Out to stop them (and save the entire world, of course) is an ordinary, hard-working American from Texas, an inventor-engineer named Cade Yeager (Mark Wahlberg). Along with his long-legged, blond daughter Tessa (Nicola Peltz) and her Irish, professional car driver-boyfriend Shane (Jack Reynor), they team up with Optimus Prime to thwart the government’s collusion with the Transformers’ original Creators, whose agenda is to plant a transformium seed in Earth’s biggest city and wipe out the human race.
And, yada yada yada, there’s a seemingly infinite number of chase sequences, shootouts, explosions, hanging-ons for dear life, etc., all executed in the most patronizing and macho-American of ways. Would you believe there’s even a scene when Cade conveniently spots a football to throw at one of the bad guys? How patriotic!
There was a time when Transformers: Age of Extinction would have been an “event movie,” despite its quality, and at the very least, it would have provoked enthusiastic criticism of just how audaciously bad it was. But nowadays, seven years after the original, this no longer seems to be the case. Judging by the other members of the audience, everyone has moved on and the reactions to what was happening on-screen were muted and lethargic at best. People only seemed to be in the theater for the hell of it, not because they actually wanted to be, which is sad and discouraging.
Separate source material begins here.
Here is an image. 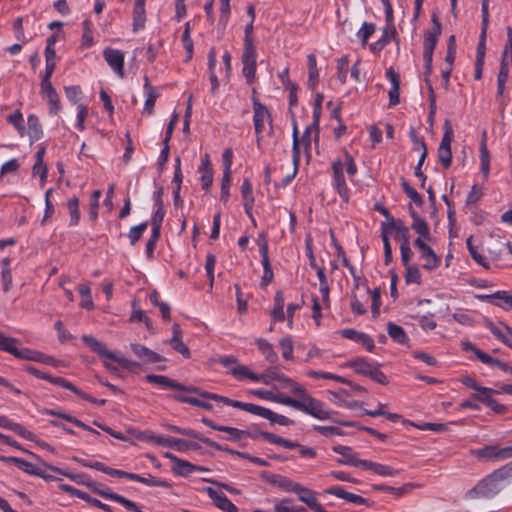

Nevertheless, as I write this, Age of Extinction is already a phenomenal success at the global box-office, and so no matter how negatively I write about it, it won’t matter. There will be another Transformers movie in the future and all we can do is hope that Bay and company will finally recognize what they have at their disposal and try to deliver something better, or, at the very least, different. We’ve seen this type of movie from them time and again, and if it’s this boring and pathetic to us, wouldn’t it be the same for them? Don’t they want to diverge from their standard practices simply for their own sakes? Again, we can only hope.